- Cover of the Belgian edition
- Date: 1987
- Series: Marsupilami
- Publisher: Marsu Productions

Creative team
- Writers: Greg
- Artists: Franquin Batem Vittorio Leonardo (colors)
- Colorists: Vittorio Leonardo

Original publication
- Date of publication: 1987
- Language: French

Chronology
- Followed by: Le Bébé du bout du monde, 1988

= La Queue du Marsupilami =

Comic album related to adventures

La queue du Marsupilami, written by Greg and drawn by Franquin and his collaborator Batem, is a comic album relating the adventures of the fictional character Marsupilami.
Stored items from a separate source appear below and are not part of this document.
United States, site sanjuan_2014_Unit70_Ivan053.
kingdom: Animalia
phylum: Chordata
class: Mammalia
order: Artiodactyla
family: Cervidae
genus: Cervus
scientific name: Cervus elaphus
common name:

This album is the number 1 in the series of Marsupilami albums, published by Marsu Productions.

==History==
With the album La queue du Marsupilami, a new series is launched by Franquin entirely dedicated to the adventures of Marsupilami, who only appeared as a secondary character in the Spirou and Fantasio comics series. This album sold more than 600.000 copies.
From 1987, one album was published each year. This first album was reedited three times, in 1991, 1997 and 2007. The creation of this new series was also forced by legal reasons: when Franquin left the publishing company Dupuis to start on his own Marsu Productions, he brought his own creations Marsupilami and Gaston Lagaffe along with him, but had to leave the older characters Spirou and Fantasio at Dupuis. Thus, the characters could no longer have common adventures.
.

==Story==
In the Palombia jungle, Bring M. Backalive, a hunter who seeks personal glory, searches for a marsupilami, an animal that nobody had never captured. The hunter's attempts are occasions for some gags. The tone is largely humoristic and the hunter rather a comic character than a dangerous man. The story is also an opportunity to discover the way of life and the several abilities of the marsupilamis including the ejector paws and elongating tails.